By: Michael “MovieBuff801″ Dennos
Back in 1960, director Alfred Hitchcock’s classic thriller Psycho was released amidst a veil of secrecy where its plot was concerned, and now fifty-four years later, David Fincher’s Gone Girl arrives under similar circumstances. To get straight to the point, the film itself is yet another home run for one of the best directors in the business today, filled to the brim with the signature slick style and storytelling we’ve come to expect of the auteur, but talking about it in any kind of too specific detail paints myself, and many other reviewers into a corner. Not unlike Psycho, the desire to not spoil any of the surprises in the story is definitely an issue — especially for those who haven’t read the 2012 source novel — and I’ll keep to that desire and try to keep this review as spoiler-free as possible while still urging you to go see the film; something which must absolutely be done.
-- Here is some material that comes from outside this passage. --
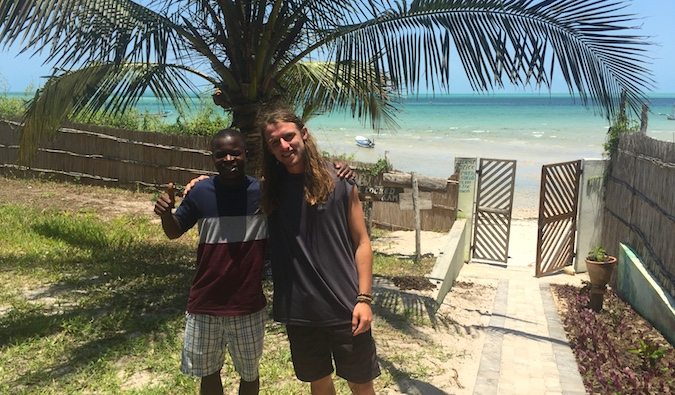 Two travelers posing for a photo in Tofo, Mozambique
Author Gillian Flynn adapts her own work, which is the story of Nick (Ben Affleck) and Amy (Rosamund Pike) Dunne. Nick and Amy have been married for a few short years, and as the film opens, it’s their fifth anniversary. However, Nick isn’t in the most pleasant mood about it. His melancholic feelings soon turn to ones of confusion, though, when he returns home to find an unsettling scene: an overturned ottoman, a shattered glass table and traces of blood on the floor. Detective Rhonda Boney (Kim Dickens) and Officer Jim Gilpin (Patrick Fugit) soon determine it to be a missing persons case, which forces Nick into the limelight as the investigation slowly starts up. Aided all the while by his sister Margo (Carrie Coon), Nick soon finds himself having to battle an increasingly negative public perception of himself as the case takes more than a few unexpected turns, despite his repeated assertions of innocence.